By applying the same coding instructions to multiple excerpts, researchers can compare outputs across segments and look for patterns in how codes are assigned. This supports building a consistent codebook, though the researcher still needs to check alignment with the dataset and adjust codes when drift or overgeneralization appears.

What does “auditable” output mean in this context, and why is it important?

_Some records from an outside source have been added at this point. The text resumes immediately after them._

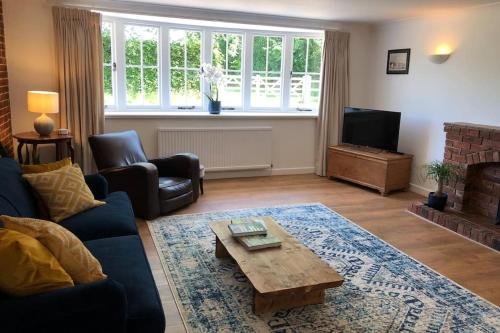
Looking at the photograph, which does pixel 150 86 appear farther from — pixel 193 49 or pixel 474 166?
pixel 474 166

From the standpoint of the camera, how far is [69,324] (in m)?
1.51

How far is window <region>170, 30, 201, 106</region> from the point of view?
5.40m

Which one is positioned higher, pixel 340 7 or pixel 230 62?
pixel 340 7

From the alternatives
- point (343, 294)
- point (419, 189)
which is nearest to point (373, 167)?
point (419, 189)

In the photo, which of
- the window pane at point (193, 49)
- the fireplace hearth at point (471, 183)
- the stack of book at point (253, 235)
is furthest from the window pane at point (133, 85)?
the fireplace hearth at point (471, 183)

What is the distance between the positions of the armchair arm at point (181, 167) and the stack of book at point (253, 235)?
5.19ft

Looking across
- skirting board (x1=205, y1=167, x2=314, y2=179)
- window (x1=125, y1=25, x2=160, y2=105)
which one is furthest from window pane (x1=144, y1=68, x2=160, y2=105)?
skirting board (x1=205, y1=167, x2=314, y2=179)

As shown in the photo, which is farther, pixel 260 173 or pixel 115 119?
pixel 260 173

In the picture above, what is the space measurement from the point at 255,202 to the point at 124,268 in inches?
107

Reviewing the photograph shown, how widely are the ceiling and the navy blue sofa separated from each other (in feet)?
9.79

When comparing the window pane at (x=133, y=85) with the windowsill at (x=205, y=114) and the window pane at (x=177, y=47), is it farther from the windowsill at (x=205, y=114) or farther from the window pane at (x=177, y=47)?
the window pane at (x=177, y=47)

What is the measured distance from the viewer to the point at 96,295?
1.55 m

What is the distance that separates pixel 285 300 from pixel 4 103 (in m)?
3.62

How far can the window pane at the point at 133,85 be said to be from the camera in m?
5.24
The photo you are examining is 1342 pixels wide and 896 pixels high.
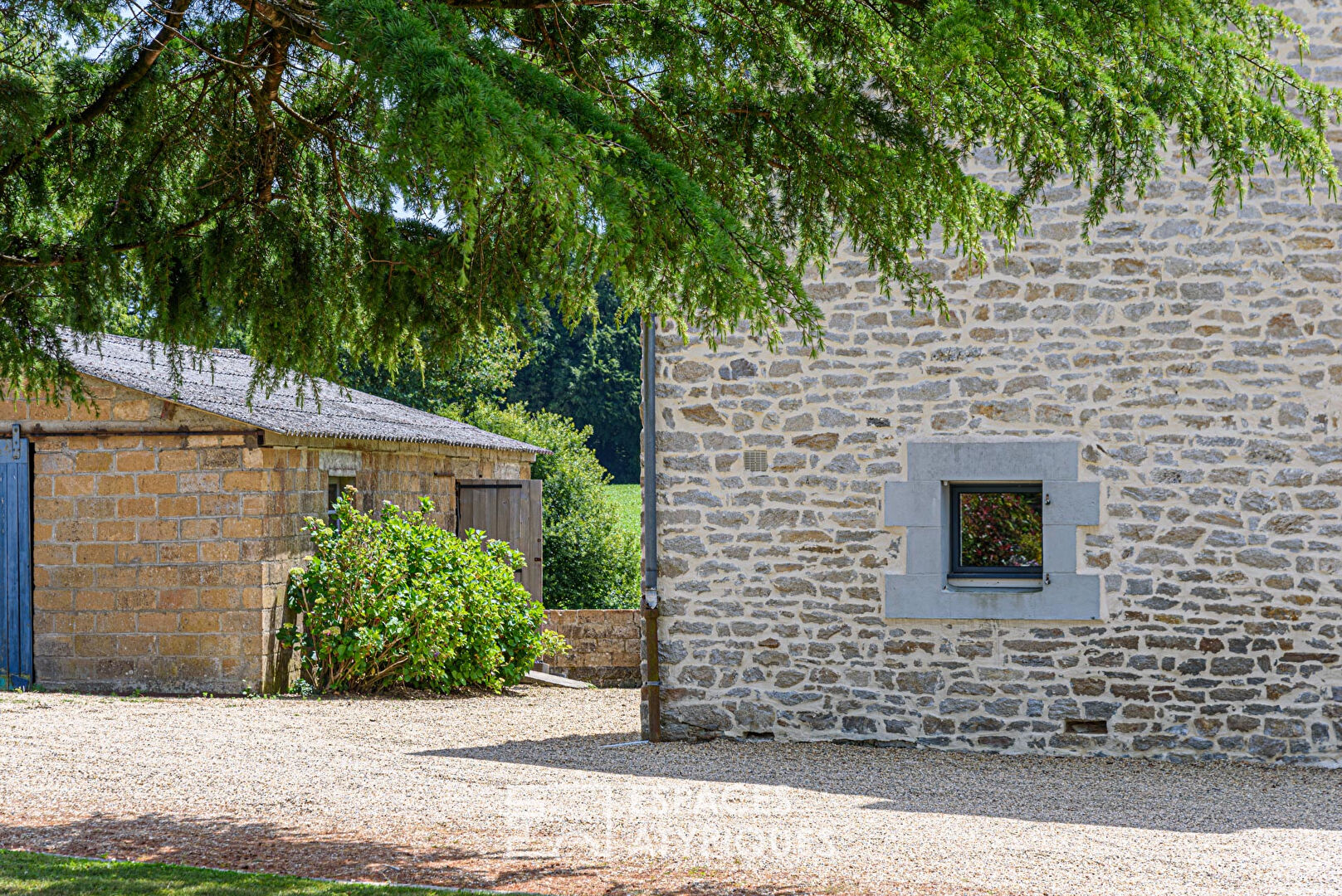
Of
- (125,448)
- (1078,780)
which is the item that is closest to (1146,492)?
(1078,780)

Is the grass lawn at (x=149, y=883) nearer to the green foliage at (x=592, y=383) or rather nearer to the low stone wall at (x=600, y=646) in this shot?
the low stone wall at (x=600, y=646)

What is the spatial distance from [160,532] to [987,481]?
639 cm

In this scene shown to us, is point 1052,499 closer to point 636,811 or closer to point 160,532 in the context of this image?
point 636,811

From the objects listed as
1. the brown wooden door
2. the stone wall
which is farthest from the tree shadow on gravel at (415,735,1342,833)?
the brown wooden door

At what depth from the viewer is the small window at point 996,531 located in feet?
26.3

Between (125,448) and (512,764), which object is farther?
(125,448)

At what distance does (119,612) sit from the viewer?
34.0 feet

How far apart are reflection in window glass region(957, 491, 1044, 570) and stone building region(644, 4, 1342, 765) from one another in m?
0.03

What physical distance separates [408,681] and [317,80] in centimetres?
586

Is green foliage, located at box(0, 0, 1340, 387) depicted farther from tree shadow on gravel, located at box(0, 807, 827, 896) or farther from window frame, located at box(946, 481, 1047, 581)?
window frame, located at box(946, 481, 1047, 581)

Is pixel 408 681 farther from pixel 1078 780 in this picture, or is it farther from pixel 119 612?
pixel 1078 780

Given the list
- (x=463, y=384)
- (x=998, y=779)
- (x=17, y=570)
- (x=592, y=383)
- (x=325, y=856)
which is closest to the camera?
(x=325, y=856)

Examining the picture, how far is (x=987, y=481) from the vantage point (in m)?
7.88

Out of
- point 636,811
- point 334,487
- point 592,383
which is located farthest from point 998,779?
point 592,383
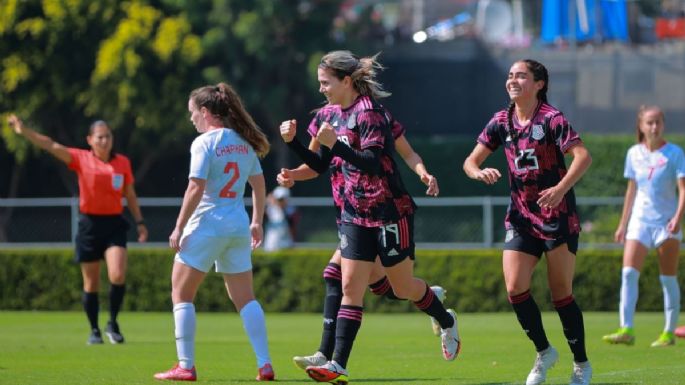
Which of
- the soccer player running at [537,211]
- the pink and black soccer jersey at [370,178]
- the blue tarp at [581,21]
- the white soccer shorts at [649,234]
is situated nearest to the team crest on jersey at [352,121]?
the pink and black soccer jersey at [370,178]

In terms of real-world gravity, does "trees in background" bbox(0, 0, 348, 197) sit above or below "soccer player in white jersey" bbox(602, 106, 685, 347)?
above

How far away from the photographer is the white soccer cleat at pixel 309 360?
8.42 meters

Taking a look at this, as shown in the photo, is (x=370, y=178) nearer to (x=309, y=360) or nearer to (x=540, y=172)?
(x=540, y=172)

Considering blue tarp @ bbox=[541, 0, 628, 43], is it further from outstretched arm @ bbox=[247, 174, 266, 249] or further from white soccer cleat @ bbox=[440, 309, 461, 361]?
outstretched arm @ bbox=[247, 174, 266, 249]

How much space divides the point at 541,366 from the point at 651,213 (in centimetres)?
414

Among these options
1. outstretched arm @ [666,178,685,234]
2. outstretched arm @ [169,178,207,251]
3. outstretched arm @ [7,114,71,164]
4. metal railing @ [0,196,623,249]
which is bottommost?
metal railing @ [0,196,623,249]

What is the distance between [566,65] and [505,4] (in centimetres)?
574

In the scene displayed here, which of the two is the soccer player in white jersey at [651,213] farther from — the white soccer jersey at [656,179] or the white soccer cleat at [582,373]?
the white soccer cleat at [582,373]

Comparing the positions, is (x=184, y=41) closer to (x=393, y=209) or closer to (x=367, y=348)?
(x=367, y=348)

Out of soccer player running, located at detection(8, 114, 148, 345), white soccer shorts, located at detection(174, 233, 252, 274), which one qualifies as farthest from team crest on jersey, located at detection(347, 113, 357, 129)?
soccer player running, located at detection(8, 114, 148, 345)

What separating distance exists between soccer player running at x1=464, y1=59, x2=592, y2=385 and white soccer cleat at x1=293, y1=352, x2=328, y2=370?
1289mm

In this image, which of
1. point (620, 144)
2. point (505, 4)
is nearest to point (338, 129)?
point (620, 144)

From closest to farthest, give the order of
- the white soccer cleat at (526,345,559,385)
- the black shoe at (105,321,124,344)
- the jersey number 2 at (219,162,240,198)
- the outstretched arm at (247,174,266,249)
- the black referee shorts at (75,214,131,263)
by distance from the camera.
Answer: the white soccer cleat at (526,345,559,385) < the jersey number 2 at (219,162,240,198) < the outstretched arm at (247,174,266,249) < the black referee shorts at (75,214,131,263) < the black shoe at (105,321,124,344)

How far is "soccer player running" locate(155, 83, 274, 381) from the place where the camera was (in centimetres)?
920
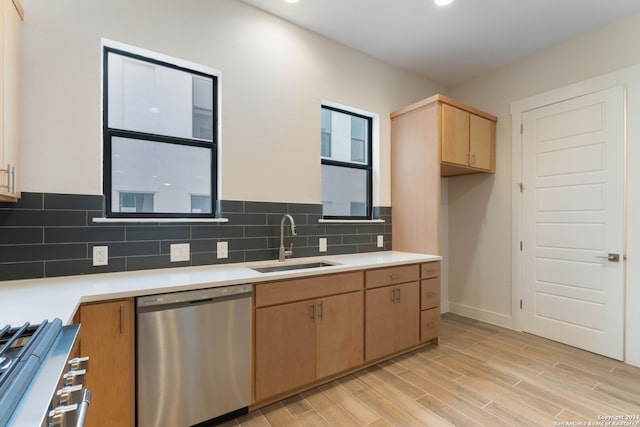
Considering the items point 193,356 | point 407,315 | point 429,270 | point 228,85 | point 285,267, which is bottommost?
point 407,315

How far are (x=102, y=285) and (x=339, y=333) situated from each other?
1.58 meters

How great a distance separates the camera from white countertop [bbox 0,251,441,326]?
1243mm

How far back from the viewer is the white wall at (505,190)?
103 inches

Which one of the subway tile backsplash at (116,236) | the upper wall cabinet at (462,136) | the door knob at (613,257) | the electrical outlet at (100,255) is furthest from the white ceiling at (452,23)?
the electrical outlet at (100,255)

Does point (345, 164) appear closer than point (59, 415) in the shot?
No

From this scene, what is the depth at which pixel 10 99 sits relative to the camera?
158 cm

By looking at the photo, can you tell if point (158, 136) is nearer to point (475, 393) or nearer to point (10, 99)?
point (10, 99)

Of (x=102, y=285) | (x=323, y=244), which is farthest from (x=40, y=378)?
(x=323, y=244)

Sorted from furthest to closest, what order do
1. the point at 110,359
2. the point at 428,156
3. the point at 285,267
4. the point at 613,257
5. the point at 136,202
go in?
the point at 428,156
the point at 613,257
the point at 285,267
the point at 136,202
the point at 110,359

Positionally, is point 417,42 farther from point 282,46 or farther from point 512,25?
point 282,46

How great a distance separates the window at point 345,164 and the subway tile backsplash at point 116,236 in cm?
42

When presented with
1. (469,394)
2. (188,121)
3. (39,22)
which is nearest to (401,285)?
(469,394)

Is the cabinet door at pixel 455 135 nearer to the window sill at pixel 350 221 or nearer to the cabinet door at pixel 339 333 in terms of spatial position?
the window sill at pixel 350 221

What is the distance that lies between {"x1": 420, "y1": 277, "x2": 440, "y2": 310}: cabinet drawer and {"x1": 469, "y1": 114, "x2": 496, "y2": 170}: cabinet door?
1353 millimetres
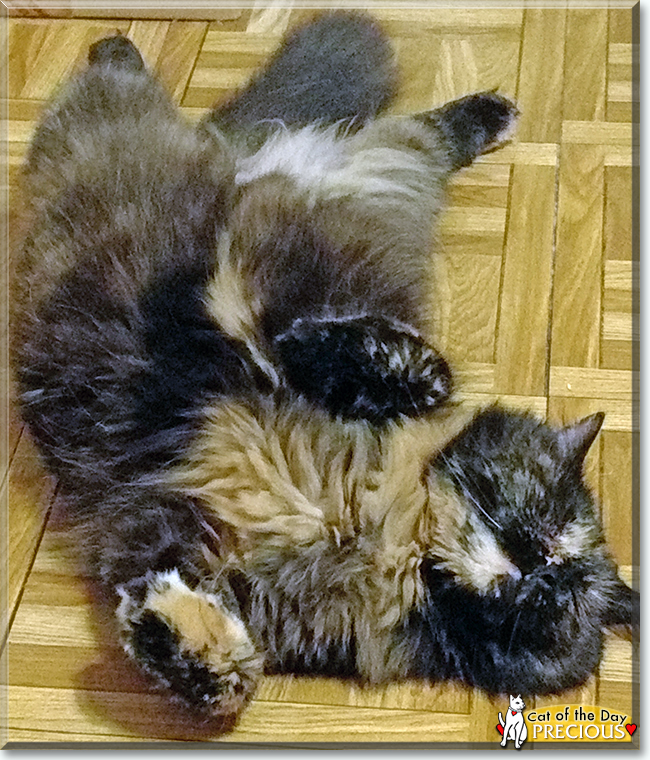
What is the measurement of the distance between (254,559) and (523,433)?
0.40m

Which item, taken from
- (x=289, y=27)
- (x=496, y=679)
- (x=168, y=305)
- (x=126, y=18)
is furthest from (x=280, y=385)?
(x=126, y=18)

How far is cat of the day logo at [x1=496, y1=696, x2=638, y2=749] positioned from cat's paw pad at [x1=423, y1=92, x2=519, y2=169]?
91 cm

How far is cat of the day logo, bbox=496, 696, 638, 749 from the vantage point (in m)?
1.14

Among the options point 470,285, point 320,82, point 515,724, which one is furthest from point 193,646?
point 320,82

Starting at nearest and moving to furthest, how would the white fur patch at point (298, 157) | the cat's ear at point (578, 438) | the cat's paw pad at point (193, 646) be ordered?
the cat's paw pad at point (193, 646)
the cat's ear at point (578, 438)
the white fur patch at point (298, 157)

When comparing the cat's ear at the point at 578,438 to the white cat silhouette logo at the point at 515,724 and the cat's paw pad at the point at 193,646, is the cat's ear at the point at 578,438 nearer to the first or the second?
the white cat silhouette logo at the point at 515,724

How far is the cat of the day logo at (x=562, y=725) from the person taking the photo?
114cm

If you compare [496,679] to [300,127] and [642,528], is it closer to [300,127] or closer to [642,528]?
[642,528]

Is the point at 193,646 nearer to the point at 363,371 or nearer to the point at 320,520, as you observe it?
the point at 320,520

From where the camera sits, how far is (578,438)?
1267 mm

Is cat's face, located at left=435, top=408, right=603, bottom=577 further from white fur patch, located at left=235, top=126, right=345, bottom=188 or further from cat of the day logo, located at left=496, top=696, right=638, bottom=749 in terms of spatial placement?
white fur patch, located at left=235, top=126, right=345, bottom=188

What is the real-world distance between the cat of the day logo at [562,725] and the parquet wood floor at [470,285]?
1cm

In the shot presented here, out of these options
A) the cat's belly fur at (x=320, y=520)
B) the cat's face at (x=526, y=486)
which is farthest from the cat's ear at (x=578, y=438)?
the cat's belly fur at (x=320, y=520)

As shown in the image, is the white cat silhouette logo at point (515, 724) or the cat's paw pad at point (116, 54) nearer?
the white cat silhouette logo at point (515, 724)
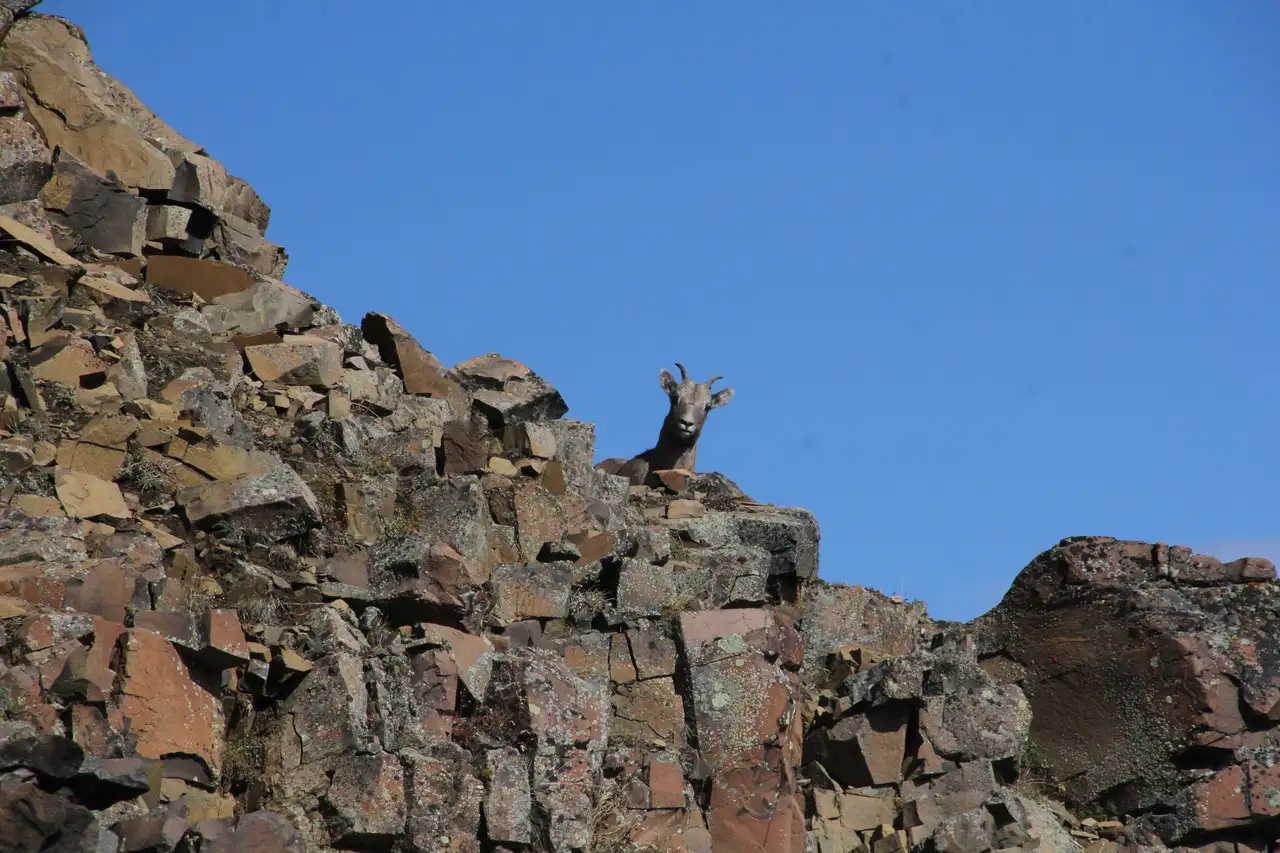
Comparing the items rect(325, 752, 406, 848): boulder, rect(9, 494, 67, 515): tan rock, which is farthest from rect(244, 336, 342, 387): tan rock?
rect(325, 752, 406, 848): boulder

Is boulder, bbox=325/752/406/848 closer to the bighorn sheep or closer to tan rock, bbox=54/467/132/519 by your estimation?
tan rock, bbox=54/467/132/519

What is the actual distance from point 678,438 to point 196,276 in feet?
27.3

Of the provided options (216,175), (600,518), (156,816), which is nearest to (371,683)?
(156,816)

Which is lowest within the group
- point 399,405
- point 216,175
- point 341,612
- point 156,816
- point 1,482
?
point 156,816

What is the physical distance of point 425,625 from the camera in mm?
15789

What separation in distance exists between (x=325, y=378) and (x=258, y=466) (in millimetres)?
3137

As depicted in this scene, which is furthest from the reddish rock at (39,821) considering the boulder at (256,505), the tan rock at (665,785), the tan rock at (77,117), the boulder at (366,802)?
the tan rock at (77,117)

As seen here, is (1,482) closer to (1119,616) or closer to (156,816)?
(156,816)

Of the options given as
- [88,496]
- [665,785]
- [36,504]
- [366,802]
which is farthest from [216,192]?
[366,802]

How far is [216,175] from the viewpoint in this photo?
2245cm

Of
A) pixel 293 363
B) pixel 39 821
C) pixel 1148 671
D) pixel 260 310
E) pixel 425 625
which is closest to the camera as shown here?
pixel 39 821

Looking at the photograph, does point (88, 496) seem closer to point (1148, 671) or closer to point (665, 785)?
point (665, 785)

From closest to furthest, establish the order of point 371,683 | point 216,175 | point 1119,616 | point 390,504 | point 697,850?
point 371,683, point 697,850, point 390,504, point 1119,616, point 216,175

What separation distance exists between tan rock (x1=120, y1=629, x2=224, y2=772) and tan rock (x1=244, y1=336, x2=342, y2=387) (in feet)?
21.3
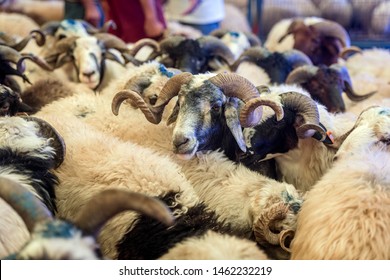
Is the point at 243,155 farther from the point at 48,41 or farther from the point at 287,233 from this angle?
the point at 48,41

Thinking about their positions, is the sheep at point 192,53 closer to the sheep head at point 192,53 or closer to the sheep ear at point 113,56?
the sheep head at point 192,53

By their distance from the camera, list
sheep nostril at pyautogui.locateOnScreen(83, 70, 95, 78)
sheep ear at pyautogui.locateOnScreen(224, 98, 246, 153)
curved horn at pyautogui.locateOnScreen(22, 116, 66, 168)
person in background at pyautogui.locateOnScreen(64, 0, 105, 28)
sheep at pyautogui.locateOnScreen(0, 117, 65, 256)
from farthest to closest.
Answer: person in background at pyautogui.locateOnScreen(64, 0, 105, 28) < sheep nostril at pyautogui.locateOnScreen(83, 70, 95, 78) < sheep ear at pyautogui.locateOnScreen(224, 98, 246, 153) < curved horn at pyautogui.locateOnScreen(22, 116, 66, 168) < sheep at pyautogui.locateOnScreen(0, 117, 65, 256)

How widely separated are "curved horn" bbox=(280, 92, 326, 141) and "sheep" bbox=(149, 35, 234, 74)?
1.42m

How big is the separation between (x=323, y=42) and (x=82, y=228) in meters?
4.32

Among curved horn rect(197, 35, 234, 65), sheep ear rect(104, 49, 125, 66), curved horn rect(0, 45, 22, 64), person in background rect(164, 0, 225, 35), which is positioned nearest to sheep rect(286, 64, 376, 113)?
curved horn rect(197, 35, 234, 65)

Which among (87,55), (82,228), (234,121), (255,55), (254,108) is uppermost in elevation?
(82,228)

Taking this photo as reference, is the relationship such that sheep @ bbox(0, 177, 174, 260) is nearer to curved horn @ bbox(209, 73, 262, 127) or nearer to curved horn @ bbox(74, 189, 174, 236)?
curved horn @ bbox(74, 189, 174, 236)

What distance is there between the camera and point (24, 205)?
192 cm

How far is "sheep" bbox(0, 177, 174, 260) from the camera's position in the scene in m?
1.75

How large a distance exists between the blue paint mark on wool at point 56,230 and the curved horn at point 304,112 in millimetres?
1786

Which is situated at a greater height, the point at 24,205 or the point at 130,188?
the point at 24,205

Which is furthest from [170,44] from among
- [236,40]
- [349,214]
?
[349,214]

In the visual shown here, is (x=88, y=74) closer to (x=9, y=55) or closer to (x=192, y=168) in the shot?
(x=9, y=55)
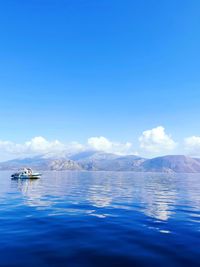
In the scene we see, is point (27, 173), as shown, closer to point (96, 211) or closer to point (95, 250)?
point (96, 211)

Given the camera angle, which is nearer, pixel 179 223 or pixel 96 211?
pixel 179 223

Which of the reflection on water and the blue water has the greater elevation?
the blue water

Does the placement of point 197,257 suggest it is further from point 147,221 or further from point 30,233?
point 30,233

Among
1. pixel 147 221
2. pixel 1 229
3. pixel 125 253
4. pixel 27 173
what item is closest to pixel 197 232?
pixel 147 221

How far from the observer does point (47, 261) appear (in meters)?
14.4

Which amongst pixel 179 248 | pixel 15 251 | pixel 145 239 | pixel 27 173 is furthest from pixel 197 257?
pixel 27 173

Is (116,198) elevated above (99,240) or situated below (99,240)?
below

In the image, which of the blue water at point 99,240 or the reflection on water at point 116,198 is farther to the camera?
the reflection on water at point 116,198

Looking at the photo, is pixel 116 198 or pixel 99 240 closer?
pixel 99 240

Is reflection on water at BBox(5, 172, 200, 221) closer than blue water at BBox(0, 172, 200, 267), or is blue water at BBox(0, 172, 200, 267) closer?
blue water at BBox(0, 172, 200, 267)

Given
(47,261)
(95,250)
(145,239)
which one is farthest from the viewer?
(145,239)

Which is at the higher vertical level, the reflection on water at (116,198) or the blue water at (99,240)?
the blue water at (99,240)

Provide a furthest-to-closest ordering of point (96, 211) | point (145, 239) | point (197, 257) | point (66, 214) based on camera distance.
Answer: point (96, 211) → point (66, 214) → point (145, 239) → point (197, 257)

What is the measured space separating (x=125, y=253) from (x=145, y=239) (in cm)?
407
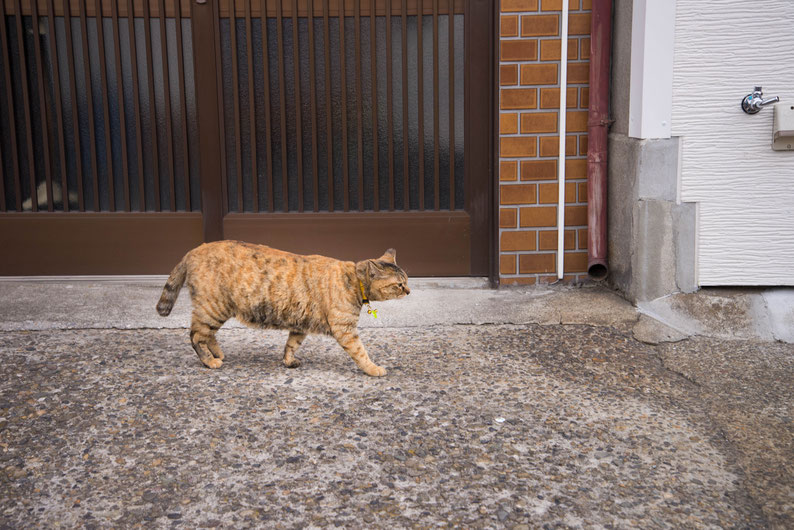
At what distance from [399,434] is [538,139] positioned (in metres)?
2.71

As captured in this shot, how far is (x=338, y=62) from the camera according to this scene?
5754mm

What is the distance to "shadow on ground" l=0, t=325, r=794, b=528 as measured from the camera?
3.05 meters

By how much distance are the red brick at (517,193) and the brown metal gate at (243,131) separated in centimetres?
22

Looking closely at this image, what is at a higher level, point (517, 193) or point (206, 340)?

Auditable output means each proposed code can be linked back to the specific excerpt it came from. That linkage enables researchers to verify whether the code truly reflects the participant’s meaning, assess whether codes are overly broad, and document coding decisions—core requirements for credible qualitative analysis.

Review Questions

  1. What changes when ChatGPT is asked to generate codes for excerpts versus themes for the whole dataset?
  2. Which prompt details most directly improve traceability from model output back to participant text?
  3. How would you validate and revise a codebook created with ChatGPT-assisted coding?

Key Points

  1. 1

    Use ChatGPT to draft initial codes from manageable text excerpts, then validate and refine those codes using researcher judgment.

  2. 2

    Design prompts that specify the unit of analysis (each excerpt), the task (coding), and a structured output format that supports review.

  3. 3

    Avoid vague prompts that encourage generic categories; structured instructions help keep codes grounded in participants’ wording.

  4. 4

    Build an auditable workflow by ensuring proposed codes can be mapped back to the exact excerpts they came from.

  5. 5

    Use consistent prompt instructions across multiple excerpts to support codebook coherence and reduce coding drift.

  6. 6

    Treat thematic development as iterative: validate codes first, then aggregate validated codes into themes in later steps.

  7. 7

    Keep interpretive responsibility with the researcher—ChatGPT can reduce mechanical workload, but it cannot replace theoretical alignment and reflexivity.

Highlights

The workflow emphasizes coding excerpts first, producing traceable, reviewable units that can later be aggregated into themes.
Prompt structure—task, unit of analysis, and output format—determines whether outputs are usable or overly generic.
Consistency improves when the same coding instructions are applied across many excerpts, but final decisions still require human validation.
ChatGPT’s strongest role is drafting and organizing early codes, not making final thematic judgments.